Feb. 5, 2010— -- Nearly 600 conservative activists, members of the new and growing Tea Party, have come together in Nashville, Tenn., for the first ever National Tea Party Convention.
Many say they are angry at all politicians, Democrats and Republicans alike, and are here to network and plan for the future.
They are focused on the nuts and bolts of politics, like voter registration, and there is a tone of anger and confrontation.
"You know what we're here for?" said one woman speaking to the crowd. "A little bit of R and R, for Revival and Revolt!"
These delegates hope that their movement can make a real impact on politics, and they think they've got the momentum they need to pull it off.
"I'm excited," said Tim Peak, a Phoenix, Ariz., charter school director. "It's the first time in a long time that I've had some hope for some kind of reversal in our national policies."
Catherine Tenek of Suffolk County, N.Y., is a self-described "everyday blue-collar worker" who operates heavy machinery and forklifts for a living. She couldn't pay her own way here so fellow members of the Suffolk County 9/12 Project raised money to send her on their behalf. "I'm here to learn how to organize for America," she said, but added, "the conservative way."
The convention's first speaker, former Rep. Tom Tancredo of Colorado said that people who voted for Barack Obama could not pass a basic civics literacy test. "People who would not even spell the word vote or say it in English put a committed socialist ideologue in the White House...named Barack Hussein Obama," he said.
Yes, that's right. The president is a socialist, his supporters illiterate.
Today, Tancredo stood by his comments. "These people didn't have the slightest idea about what America is all about, about the Constitution," he said. "And they went and voted!"
The leader of the Tea Party convention, Judson Phillips, had no problem with it, either. "I think what Tom Tancredo was saying, he thinks a lot of people really didn't understand what they were voting for when they voted for Barack Obama," adding, "He did a fantastic job, didn't he?"
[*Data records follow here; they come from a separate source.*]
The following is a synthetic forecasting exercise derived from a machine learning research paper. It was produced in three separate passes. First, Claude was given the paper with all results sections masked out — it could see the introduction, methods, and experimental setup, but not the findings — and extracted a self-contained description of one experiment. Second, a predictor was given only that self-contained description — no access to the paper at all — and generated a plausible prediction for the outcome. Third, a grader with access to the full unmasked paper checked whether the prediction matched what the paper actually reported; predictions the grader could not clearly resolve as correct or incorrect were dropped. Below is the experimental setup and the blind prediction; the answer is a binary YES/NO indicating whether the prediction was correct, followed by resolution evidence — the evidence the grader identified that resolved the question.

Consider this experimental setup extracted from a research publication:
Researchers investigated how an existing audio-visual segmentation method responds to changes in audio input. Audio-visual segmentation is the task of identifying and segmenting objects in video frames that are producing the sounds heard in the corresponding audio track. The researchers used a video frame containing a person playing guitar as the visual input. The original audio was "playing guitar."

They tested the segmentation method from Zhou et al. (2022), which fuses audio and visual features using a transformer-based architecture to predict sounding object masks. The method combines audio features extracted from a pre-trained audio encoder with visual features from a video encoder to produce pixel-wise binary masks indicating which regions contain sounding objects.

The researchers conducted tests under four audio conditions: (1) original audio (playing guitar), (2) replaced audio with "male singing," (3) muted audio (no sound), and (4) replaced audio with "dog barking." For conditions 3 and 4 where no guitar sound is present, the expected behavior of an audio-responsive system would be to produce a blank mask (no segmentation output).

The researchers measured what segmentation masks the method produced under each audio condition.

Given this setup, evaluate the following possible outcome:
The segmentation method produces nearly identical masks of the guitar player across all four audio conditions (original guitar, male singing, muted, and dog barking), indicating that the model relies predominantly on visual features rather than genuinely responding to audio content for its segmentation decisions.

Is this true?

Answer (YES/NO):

Tancredo went even further about voters saying, "I think it should be exactly the same test that we give immigrants coming into the country. And if you can't pass a test about American civics that an immigrant has to pass in order to be here, then I don't think you should be able to vote."
In true Tea Party fashion, Tancredo also had a couple of words to say to Obama's former rival, John McCain. "Thank God John McCain lost the election," he said. He went on to say that a McCain presidency would have been a repeat of what he called "Bush 1 and Bush 2," with big budgets and a lackluster stand against illegal immigration.
But when we asked delegates what they thought, their feelings about the president were almost universal.
"I believe he is a socialist," said one.
"You just read his story, he's a Marxist," said another.
And "I do think he has a socialist agenda."
But as for calling the president's supporters illiterate?
"Well I think that was probably a little harsh," said Dr. Dan Eichenbaum, a delegate and congressional candidate from North Carolina. "I'm sure there are people who voted for Obama who understand what Obama is. But Obama is an ideologue on the left."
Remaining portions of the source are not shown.